SE-0358: Primary Associated Types in the Standard Library

(Edit: I added some extra detail at the top.)

The number of constraining cases in the defining library is, from my experience, a good indication of similar use outside of it. For the specific case of Strideable, a quick search of public repositories on GitHub readily uncovers a number of cases that would benefit from the more readable constraint syntax:

// Current code:
    public init<V>(
      value: Binding<V>, 
      step: V.Stride = 1, 
      onEditingChanged: @escaping (Bool) -> Void = { _ in }, 
      @ViewBuilder label: () -> Label
    ) where V: Strideable {...}
// Proposed option:
    public init(
      value: Binding<Stride<Int>>, 
      step: Int = 1, 
      onEditingChanged: @escaping (Bool) -> Void = { _ in }, 
      @ViewBuilder label: () -> Label
    ) {...}
// Current code:
extension BidirectionalCollection 
where Index: Strideable, Iterator.Element: Comparable, Index.Stride == Int {...}
// Proposed option:
extension BidirectionalCollection 
where Index: Strideable<Int>, Iterator.Element: Comparable {...}
// Current code:
public func +--><Bound:Strideable>(lhs: Bound, rhs: Bound) -> Range<Bound> 
where Bound.Stride == Bound {
// Proposed option:
public func +--><Bound: Strideable<Bound>>(lhs: Bound, rhs: Bound) -> Range<Bound> {
// Current code:
extension TotallyOrderedSet where Element:Strideable, Element.Stride:SignedInteger {
// Proposed option: (assuming future work in this area)
extension TotallyOrderedSet<Strideable<SignedInteger>> {
// Current code:
public struct Real<T> : RealNumber where T:Strideable, T.Stride == T {
// Proposed option: (assuming future work in this area)
public struct Real<T: Strideable<T>> : RealNumber {

How many more of these examples do we need?
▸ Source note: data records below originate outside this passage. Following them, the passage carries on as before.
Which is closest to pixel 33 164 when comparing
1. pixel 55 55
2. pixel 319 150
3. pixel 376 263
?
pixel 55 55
The new lightweight constraint syntax is, as explicitly stated, intended to (1)
make "generic programming in Swift feel more natural and approachable" by providing a less scary alternative to classic where clauses, and (2) to enable new features that weren't previously possible (namely, constraining opaque result types (SE-0346) and existential types (SE-0353)).

These goals are dependent on protocol authors adding the necessary primary associated types, starting with the Standard Library. I don't think it would be right for the API guidelines to second guess these goals by artificially restricting the new lightweight constraint syntax to a small subset of standard protocols or by discouraging their general use.
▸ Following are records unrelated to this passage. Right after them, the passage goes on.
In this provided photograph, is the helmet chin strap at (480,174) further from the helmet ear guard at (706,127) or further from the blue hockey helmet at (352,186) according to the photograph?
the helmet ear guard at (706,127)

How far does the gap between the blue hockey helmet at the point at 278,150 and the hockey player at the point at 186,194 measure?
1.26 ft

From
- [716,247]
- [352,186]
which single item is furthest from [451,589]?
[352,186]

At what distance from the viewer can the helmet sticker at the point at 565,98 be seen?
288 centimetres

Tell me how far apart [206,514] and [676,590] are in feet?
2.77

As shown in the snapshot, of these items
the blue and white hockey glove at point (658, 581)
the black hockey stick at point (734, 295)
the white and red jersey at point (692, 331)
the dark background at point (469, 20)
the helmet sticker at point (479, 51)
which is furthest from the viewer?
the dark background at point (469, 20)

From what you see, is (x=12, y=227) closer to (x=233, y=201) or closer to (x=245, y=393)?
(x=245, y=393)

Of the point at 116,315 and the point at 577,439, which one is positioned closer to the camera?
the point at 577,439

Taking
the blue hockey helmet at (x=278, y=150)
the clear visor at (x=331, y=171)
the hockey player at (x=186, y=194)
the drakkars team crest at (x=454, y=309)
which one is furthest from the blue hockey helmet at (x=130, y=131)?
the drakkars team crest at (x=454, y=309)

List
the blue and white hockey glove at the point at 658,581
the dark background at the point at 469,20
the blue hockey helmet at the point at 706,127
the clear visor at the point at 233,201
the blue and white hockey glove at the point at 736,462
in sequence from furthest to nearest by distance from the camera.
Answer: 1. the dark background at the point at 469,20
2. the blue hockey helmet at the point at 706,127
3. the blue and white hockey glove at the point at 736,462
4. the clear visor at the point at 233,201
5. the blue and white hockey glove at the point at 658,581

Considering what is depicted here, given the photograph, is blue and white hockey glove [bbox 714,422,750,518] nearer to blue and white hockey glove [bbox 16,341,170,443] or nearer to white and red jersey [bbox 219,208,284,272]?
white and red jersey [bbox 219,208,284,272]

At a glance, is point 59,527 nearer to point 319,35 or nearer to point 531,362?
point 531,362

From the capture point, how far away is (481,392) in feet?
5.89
I do believe that for many people, T: FloatingPoint & Strideable<T> is going to be easier to read/understand than T: FloatingPoint & Strideable where T.Stride == T. To me, this alone is reason enough to support this syntactic variant.

I feel that your objection here is, at its core, a critique of Strideable itself, rather than the idea of giving it a primary annotation. I do agree with this assessment. I consider Strideable to have largely been an API design miss -- exactly because it's so impractical to define extensions on it without running into (mostly unresolvable) problems with e.g. handling overflow situations.
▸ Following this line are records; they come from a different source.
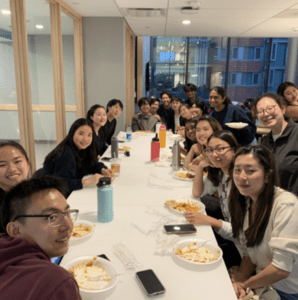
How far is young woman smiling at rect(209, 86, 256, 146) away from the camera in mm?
3549

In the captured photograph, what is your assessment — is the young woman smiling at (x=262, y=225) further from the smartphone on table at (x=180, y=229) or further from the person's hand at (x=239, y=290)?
the smartphone on table at (x=180, y=229)

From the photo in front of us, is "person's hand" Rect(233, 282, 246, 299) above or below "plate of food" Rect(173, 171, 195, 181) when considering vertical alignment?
below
In addition, I do not think it would be overly difficult to deal with Strideable not providing a primary associated type. This is a protocol of marginal use. Will being able to type Stridable<Int> rather than <S: Strideable> where S.Stride == Int really make a difference either way? I sincerely doubt it.

However, here is my problem: how can we reasonably define what constitutes a useful enough primary associated type without inviting these sorts of subjective discussions every single time we consider a new protocol?

If we started fixing Strideable's flaws, then at exactly what point would it become an extensible enough protocol to gain a primary associated type? Would allowing a non-trapping overflow path on distance/advanced(by:) be enough? Do we need to expose a cleaned-up version of _step, too? Or is the concept of strideability somehow inherently incompatible with the shorthand constraint syntax?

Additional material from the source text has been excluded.